Sebelumnya, di IAIN Surabaya, pada 22 Oktober ormas Syiah, ABI (Ahlul Bait Indonesia) menyelenggarakan dialog Publik dengan tema “Haruskah Syiah Ditolak?”, dengan Cak Nun, sebagai salah satu nara sumbernya. Cak Nun juga mengangkat tema persamaan Sunnah-Syiah. Namun, ia mengakui bukan ulama’ yang paham dalil.
Isu ukhuwah Islamiyah dan pengaburan perbedaan Sunnah-Syiah, merupakan di antara strategi dakwah syiahisasi.

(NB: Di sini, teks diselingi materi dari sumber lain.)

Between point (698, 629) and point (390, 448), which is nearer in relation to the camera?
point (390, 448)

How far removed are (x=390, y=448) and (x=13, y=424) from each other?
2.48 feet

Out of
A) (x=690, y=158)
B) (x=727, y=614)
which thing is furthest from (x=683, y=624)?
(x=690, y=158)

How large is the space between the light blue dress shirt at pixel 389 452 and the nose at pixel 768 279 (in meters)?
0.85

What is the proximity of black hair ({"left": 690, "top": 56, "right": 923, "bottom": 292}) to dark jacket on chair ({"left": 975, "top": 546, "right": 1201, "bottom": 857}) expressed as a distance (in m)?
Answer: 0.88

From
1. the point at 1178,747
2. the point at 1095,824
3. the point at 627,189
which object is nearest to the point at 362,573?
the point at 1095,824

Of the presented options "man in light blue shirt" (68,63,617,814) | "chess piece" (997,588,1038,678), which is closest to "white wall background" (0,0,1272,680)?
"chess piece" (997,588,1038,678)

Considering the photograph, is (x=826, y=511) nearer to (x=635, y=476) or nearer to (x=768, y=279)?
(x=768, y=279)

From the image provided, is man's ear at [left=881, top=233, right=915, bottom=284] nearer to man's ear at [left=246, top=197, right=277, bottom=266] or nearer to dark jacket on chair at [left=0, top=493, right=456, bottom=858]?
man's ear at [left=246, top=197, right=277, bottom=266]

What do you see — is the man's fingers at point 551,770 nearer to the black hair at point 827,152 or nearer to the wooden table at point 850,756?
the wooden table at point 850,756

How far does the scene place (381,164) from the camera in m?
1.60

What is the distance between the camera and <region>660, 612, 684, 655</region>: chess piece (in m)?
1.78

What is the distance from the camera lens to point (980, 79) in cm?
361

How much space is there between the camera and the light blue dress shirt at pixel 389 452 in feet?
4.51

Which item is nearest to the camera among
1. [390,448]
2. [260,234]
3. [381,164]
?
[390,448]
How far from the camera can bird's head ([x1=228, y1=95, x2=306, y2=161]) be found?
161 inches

Strategi itu sejatinya telah dipelopori oleh Khomeini, pemimpin Revolusi Iran tahun 1979. ia merancang strategi-strategi politis untuk diterapkan kepada umat Sunni seluruh dunia. Ketika berdiri di dalam orang Sunni, Khomeini memberikan kesan netral. Ia menciptakan citra diri sebagai seorang pahlawan.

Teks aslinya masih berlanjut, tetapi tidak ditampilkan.